Extend the mailing-list message about translating PyPy, beginning right after its final line.

# [EXTRACT PROVIDED]
....

2005-08-28 Thread Michael Sparks
Valentino Volonghi aka Dialtone wrote:

> Michael Sparks <[EMAIL PROTECTED]> wrote:
> 
>> Would it be useful for people to start trying out their modules/code to
>> see if they work with this release, and whether they can likewise be
>> translated using the C/LLVM backends, or would you say this is too early?
>> (I'm more thinking in terms of it providing real world usecases in the
>> hope of finding things that don't work - rather than anything else)
> 
> This is not how it works. 

I beg to differ - it is how it can work (just not the default or currently
recommended). Currently the biggest, most interesting example is this:
(from the getting started page, compiling pypy)

cd pypy/translator/goal
python translate_pypy.py

Which has just finished executing on my machine and took about 3 hours to
complete (partly because the cc1 process reached ~780MB in terms of memory
footprint and my machine has 512Mb). However it goes on to talk about
compiling other things:

"""You can also use the translate_pypy.py script to try out several smaller
programs, e.g. a slightly changed version of Pystone:
cd pypy/translator/goal
python translate_pypy.py targetrpystone
"""

....

# [PROVIDED DATA]

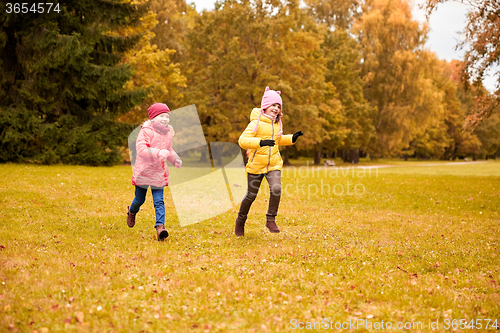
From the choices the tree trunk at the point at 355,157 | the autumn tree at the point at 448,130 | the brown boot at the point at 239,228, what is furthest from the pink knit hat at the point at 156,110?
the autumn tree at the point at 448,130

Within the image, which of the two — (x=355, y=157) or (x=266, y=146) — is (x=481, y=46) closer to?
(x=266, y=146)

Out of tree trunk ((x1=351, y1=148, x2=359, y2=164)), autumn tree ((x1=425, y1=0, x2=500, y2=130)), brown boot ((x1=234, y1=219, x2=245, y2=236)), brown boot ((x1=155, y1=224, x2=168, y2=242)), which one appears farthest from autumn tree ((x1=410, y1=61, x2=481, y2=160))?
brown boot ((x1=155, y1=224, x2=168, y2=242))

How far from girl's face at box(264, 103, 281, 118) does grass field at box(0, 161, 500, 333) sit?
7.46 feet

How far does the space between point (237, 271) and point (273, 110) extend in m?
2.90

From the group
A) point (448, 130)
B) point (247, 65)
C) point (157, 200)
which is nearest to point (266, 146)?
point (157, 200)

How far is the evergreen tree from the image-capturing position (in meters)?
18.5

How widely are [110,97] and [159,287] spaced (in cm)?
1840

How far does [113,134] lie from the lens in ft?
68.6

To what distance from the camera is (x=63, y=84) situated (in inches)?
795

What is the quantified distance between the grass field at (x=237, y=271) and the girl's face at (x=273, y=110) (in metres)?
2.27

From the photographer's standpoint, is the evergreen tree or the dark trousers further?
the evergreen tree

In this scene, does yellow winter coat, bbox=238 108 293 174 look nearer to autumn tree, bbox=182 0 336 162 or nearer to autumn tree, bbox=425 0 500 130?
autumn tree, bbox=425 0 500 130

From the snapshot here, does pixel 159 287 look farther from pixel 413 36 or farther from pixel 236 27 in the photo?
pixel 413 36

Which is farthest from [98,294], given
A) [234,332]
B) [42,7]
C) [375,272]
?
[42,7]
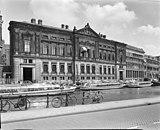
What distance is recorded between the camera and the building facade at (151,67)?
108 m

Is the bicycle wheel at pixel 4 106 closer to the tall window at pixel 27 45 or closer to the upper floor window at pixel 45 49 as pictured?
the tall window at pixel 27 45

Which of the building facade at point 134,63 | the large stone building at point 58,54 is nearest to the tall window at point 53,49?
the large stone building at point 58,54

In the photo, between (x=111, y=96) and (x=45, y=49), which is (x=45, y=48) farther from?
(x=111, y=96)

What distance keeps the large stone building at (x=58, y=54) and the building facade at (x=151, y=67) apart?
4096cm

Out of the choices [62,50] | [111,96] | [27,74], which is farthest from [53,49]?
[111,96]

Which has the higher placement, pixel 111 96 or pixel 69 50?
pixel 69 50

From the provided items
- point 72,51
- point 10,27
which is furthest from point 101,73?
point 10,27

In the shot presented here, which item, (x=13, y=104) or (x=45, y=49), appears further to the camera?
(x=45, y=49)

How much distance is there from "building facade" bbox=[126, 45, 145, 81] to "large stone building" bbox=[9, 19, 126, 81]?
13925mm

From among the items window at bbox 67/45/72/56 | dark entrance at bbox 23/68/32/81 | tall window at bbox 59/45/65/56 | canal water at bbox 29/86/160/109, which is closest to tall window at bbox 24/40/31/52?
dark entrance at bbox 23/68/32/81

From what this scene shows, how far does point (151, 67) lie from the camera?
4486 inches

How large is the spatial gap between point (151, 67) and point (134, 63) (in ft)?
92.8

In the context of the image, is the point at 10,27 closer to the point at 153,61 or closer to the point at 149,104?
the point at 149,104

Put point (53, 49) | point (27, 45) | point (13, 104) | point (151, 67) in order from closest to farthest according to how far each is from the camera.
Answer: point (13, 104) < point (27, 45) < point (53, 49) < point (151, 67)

....

# [ANSWER]
Which is pretty cool of course. For those of interest running pystone with
the pypy compiled native binary has the following results for pystones on
my machine:

[EMAIL PROTECTED]:~/pypy-0.7.0/pypy/translator/goal> ./pypy-c
debug: entry point starting
debug:  argv -> ./pypy-c
debug: importing code
debug: calling code.interact()
Python 2.4.1 (pypy 0.7.0 build) on linux2
Type "help", "copyright", "credits" or "license" for more information.
(InteractiveConsole)
 from test import pystone
 pystone.main(1000)
Pystone(1.1) time for 1000 passes = 13.97
This machine benchmarks at 71.582 pystones/second


The same results for CPython:
[EMAIL PROTECTED]:~/pypy-0.7.0/pypy/translator/goal> python
Python 2.4 (#1, Mar 22 2005, 21:42:42)
[GCC 3.3.5 20050117 (prerelease) (SUSE Linux)] on linux2
Type "help", "copyright", "credits" or "license" for more information.
>>> from test import pystone
>>> pystone.main()
Pystone(1.1) time for 5 passes = 1.58
This machine benchmarks at 31645.6 pystones/second

Obviously therefore anyone seeking to translate their existing code from
python to an executable directly using pypy would not be doing it for
performance reasons (again, something I'm aware of watching the
updates come out and having run svn checkouts at previous times).

(Factor of ~450 though is pretty d*^%n cool though :)

I'm also well aware of the difference between python and rpython :-)

> Pypy doesn't translate your code to C/LLVM.

> Currently PyPy can only translate a pretty simple subset of python
> called RPython which has a very C-like syntax (but without memory
> management code). This is needed to allow type inference inside the
> interpreter code.
>
> The code in your application is application code and can be whatever you
> want, you may try to translate it to C/LLVM but it won't be that good of
> course because the annotator is not that intelligent.

*Shrug* Seemed pretty good at annotating and compiling a module longer than
many of mine at Europython, and then compiled using the LLVM backed.  :)

Anyway, whether it's sensible or not I'm going to play with translating some
of my modules :)

Regards,


Michael.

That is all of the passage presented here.